> **STATED EXERCISE**
Copy out the records word for word, from the line containing "How far from" through the end of the records, and leave out the pictures.
--- START SUPPLIED DATA ---
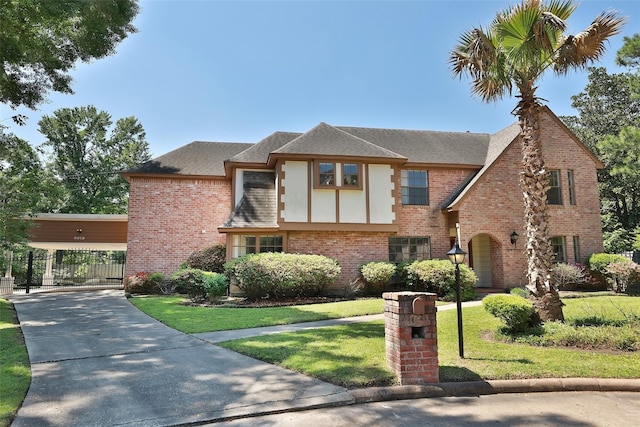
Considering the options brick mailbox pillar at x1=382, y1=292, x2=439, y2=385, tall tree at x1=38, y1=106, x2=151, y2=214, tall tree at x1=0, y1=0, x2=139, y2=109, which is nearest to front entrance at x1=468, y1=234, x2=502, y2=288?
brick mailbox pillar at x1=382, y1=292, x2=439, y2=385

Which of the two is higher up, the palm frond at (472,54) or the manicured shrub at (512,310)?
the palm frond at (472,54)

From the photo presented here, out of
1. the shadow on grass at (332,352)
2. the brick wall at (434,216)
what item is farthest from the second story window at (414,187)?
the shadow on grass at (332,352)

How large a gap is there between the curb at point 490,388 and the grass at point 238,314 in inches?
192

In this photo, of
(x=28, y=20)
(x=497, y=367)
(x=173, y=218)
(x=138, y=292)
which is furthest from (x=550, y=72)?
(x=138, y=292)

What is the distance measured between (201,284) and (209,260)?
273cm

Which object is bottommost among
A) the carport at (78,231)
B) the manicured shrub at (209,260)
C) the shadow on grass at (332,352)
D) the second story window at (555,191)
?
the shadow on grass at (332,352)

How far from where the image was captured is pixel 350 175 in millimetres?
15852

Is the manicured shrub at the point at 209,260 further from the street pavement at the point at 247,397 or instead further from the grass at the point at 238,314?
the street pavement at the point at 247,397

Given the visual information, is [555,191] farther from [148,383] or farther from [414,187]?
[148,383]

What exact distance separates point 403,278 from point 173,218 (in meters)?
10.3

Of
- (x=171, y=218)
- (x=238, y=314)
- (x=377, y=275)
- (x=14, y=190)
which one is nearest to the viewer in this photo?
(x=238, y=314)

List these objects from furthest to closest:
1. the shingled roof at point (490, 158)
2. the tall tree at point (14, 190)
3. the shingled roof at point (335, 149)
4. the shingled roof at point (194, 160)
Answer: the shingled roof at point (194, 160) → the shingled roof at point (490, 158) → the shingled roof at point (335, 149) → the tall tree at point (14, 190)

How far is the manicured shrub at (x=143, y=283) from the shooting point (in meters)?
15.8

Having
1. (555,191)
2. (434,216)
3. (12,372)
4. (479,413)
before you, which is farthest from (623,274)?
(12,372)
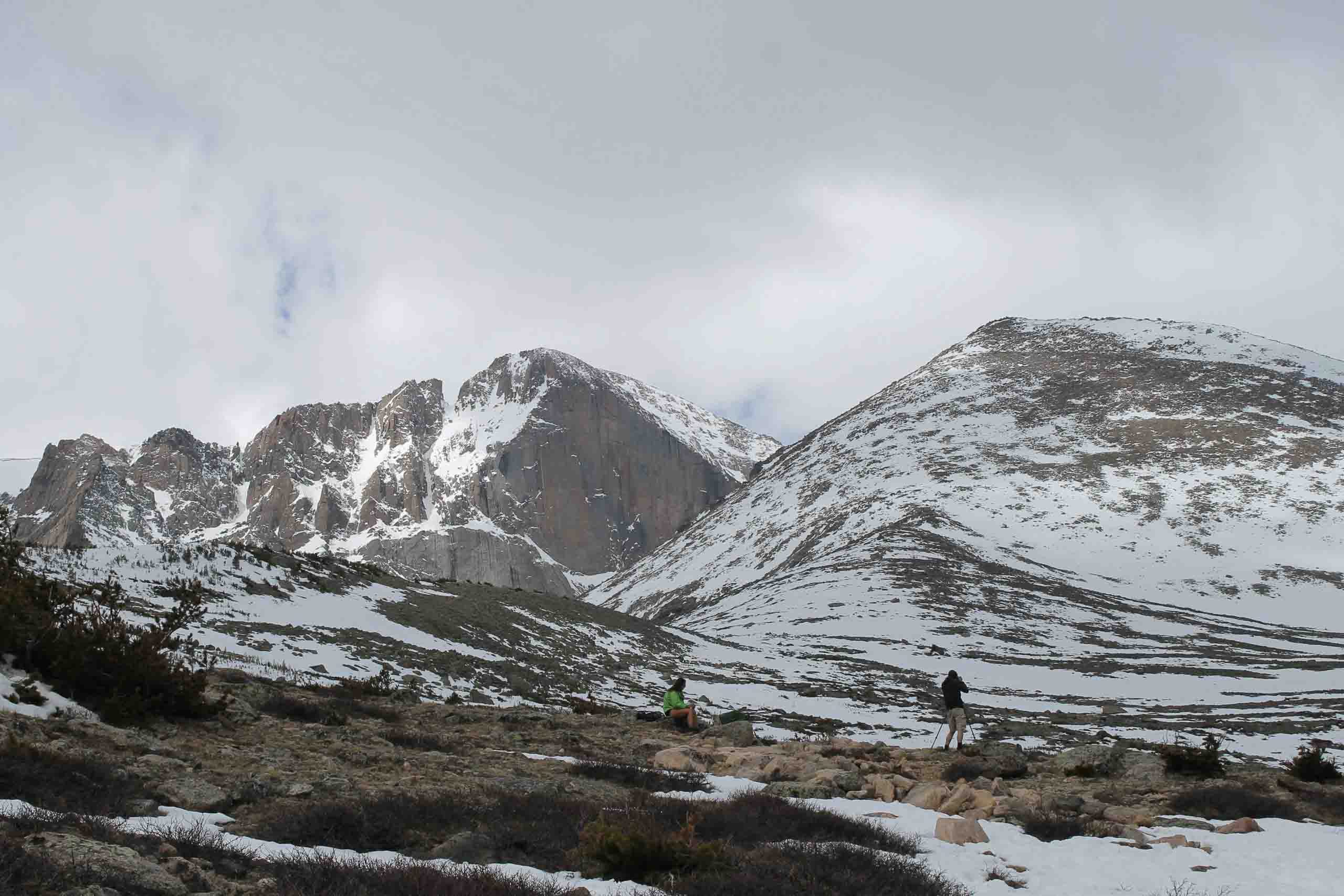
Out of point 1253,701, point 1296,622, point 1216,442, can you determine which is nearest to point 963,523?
--- END SUPPLIED DATA ---
> **EXERCISE RESULT**
How far from where the image was captured is pixel 350 175 in millimetres?
15852

Is the manicured shrub at the point at 209,260 further from the street pavement at the point at 247,397 or instead further from the grass at the point at 238,314?
the street pavement at the point at 247,397

Given the visual information, is [555,191] farther from [148,383] or farther from [414,187]?
[148,383]

What exact distance separates point 403,278 from point 173,218 (in meters)?
10.3

Of
- (x=171, y=218)
- (x=238, y=314)
- (x=377, y=275)
- (x=14, y=190)
which one is nearest to the viewer in this photo?
(x=238, y=314)

List these objects from furthest to closest:
1. the shingled roof at point (490, 158)
2. the tall tree at point (14, 190)
3. the shingled roof at point (335, 149)
4. the shingled roof at point (194, 160)
Answer: the shingled roof at point (194, 160) → the shingled roof at point (490, 158) → the shingled roof at point (335, 149) → the tall tree at point (14, 190)

How far is the manicured shrub at (x=143, y=283) from the shooting point (in meters)?
15.8

Having
1. (555,191)
2. (434,216)
3. (12,372)
4. (479,413)
before you, which is farthest from (623,274)?
(12,372)
Out of point 1253,701, point 1296,622, point 1216,442, can you determine which is nearest to point 963,523?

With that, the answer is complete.